**WHAT THIS TASK INVOLVES:**
Please reproduce every one of the items below word for word, keeping each line in its original order.

**RECORDS TO USE:**
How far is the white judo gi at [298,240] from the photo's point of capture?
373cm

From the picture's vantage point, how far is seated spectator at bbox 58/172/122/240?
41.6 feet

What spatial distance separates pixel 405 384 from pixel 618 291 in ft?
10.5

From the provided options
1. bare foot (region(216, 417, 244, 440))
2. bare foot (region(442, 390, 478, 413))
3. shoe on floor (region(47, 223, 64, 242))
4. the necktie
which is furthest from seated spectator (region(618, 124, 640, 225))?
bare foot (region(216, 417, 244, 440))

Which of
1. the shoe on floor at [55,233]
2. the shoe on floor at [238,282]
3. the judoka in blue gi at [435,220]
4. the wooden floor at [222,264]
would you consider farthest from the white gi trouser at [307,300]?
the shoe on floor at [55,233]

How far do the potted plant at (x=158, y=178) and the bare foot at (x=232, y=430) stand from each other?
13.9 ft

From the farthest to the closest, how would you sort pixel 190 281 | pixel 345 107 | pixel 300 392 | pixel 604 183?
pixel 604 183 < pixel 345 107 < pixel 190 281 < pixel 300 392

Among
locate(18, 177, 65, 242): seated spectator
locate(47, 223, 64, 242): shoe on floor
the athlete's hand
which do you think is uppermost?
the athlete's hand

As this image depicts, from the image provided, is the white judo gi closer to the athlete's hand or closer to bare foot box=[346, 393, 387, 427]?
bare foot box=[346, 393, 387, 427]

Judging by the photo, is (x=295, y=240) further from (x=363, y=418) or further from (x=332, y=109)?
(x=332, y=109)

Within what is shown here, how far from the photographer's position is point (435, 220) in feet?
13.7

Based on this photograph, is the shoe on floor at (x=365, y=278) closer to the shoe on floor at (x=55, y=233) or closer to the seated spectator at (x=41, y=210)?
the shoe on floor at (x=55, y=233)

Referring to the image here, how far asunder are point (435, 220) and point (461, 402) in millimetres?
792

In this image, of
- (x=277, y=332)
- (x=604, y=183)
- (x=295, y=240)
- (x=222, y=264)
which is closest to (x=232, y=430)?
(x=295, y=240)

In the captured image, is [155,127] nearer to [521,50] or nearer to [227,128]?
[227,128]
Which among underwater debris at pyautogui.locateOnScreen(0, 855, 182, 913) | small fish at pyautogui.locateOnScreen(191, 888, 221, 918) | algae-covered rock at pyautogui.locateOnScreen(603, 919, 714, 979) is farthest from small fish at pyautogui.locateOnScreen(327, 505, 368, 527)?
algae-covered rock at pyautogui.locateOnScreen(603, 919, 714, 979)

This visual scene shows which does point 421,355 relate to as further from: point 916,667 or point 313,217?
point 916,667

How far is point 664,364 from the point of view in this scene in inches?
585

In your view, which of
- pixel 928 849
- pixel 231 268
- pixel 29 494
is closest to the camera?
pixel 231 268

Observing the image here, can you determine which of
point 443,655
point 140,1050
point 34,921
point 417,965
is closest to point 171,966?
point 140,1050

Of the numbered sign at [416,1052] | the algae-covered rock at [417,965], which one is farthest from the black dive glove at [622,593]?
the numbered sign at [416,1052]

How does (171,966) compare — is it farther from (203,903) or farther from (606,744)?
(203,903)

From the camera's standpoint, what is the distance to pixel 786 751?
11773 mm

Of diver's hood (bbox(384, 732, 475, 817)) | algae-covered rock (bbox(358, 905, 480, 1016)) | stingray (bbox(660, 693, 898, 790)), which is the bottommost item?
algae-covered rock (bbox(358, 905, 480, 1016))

**WRITTEN RESPONSE:**
How far is the white judo gi at [298,240] from the photo's point of capture?
373cm

From the picture's vantage point, how far is seated spectator at bbox 58/172/122/240?
41.6 feet

What spatial distance separates pixel 405 384 from pixel 618 291 in ft?
10.5

From the provided options
1. bare foot (region(216, 417, 244, 440))
2. bare foot (region(442, 390, 478, 413))
3. shoe on floor (region(47, 223, 64, 242))
4. the necktie
which is furthest from seated spectator (region(618, 124, 640, 225))?
bare foot (region(216, 417, 244, 440))

Which of
1. the shoe on floor at [55,233]
2. the shoe on floor at [238,282]
3. the judoka in blue gi at [435,220]
4. the wooden floor at [222,264]
would you consider farthest from the white gi trouser at [307,300]?
the shoe on floor at [55,233]

How far do the potted plant at (x=158, y=178) and the bare foot at (x=232, y=430) stand from each other?
13.9 ft

From the farthest to the closest, how would you sort pixel 190 281 | pixel 345 107 | pixel 300 392 | pixel 604 183?
pixel 604 183 < pixel 345 107 < pixel 190 281 < pixel 300 392

Among
locate(18, 177, 65, 242): seated spectator
locate(47, 223, 64, 242): shoe on floor
the athlete's hand
which do you think is uppermost?
the athlete's hand

As this image depicts, from the image provided, is the white judo gi closer to the athlete's hand or closer to bare foot box=[346, 393, 387, 427]?
bare foot box=[346, 393, 387, 427]

Judging by the photo, is (x=295, y=240) further from (x=363, y=418) or further from (x=332, y=109)?
(x=332, y=109)

Within what is shown here, how far from the photographer's position is point (435, 220) in feet?
13.7

Based on this photograph, is the shoe on floor at (x=365, y=278) closer to the shoe on floor at (x=55, y=233) or closer to the seated spectator at (x=41, y=210)?
the shoe on floor at (x=55, y=233)

Referring to the image here, how far asunder are point (435, 220) and point (461, 402) in millimetres?
792

In this image, of
- (x=277, y=332)
- (x=604, y=183)
- (x=295, y=240)
- (x=222, y=264)
which is closest to (x=232, y=430)?
(x=295, y=240)

In the captured image, is [155,127] nearer to [521,50] or nearer to [227,128]?
[227,128]
Which among underwater debris at pyautogui.locateOnScreen(0, 855, 182, 913) | small fish at pyautogui.locateOnScreen(191, 888, 221, 918) | algae-covered rock at pyautogui.locateOnScreen(603, 919, 714, 979) is farthest from small fish at pyautogui.locateOnScreen(327, 505, 368, 527)?
algae-covered rock at pyautogui.locateOnScreen(603, 919, 714, 979)

This visual scene shows which does point 421,355 relate to as further from: point 916,667 or point 313,217?
point 916,667

How far is point 664,364 from the point of view in this scene in inches?
585

In your view, which of
- pixel 928 849
- pixel 231 268
- pixel 29 494
is closest to the camera?
pixel 231 268

Observing the image here, can you determine which of
point 443,655
point 140,1050
point 34,921
point 417,965
is closest to point 171,966?
point 140,1050

Of the numbered sign at [416,1052] | the algae-covered rock at [417,965], which one is farthest from the black dive glove at [622,593]?
the numbered sign at [416,1052]

How does (171,966) compare — is it farther from (203,903) or farther from (606,744)?
(203,903)

From the camera's standpoint, what is the distance to pixel 786 751?
11773 mm

Of diver's hood (bbox(384, 732, 475, 817)) | algae-covered rock (bbox(358, 905, 480, 1016)) | stingray (bbox(660, 693, 898, 790)), which is the bottommost item?
algae-covered rock (bbox(358, 905, 480, 1016))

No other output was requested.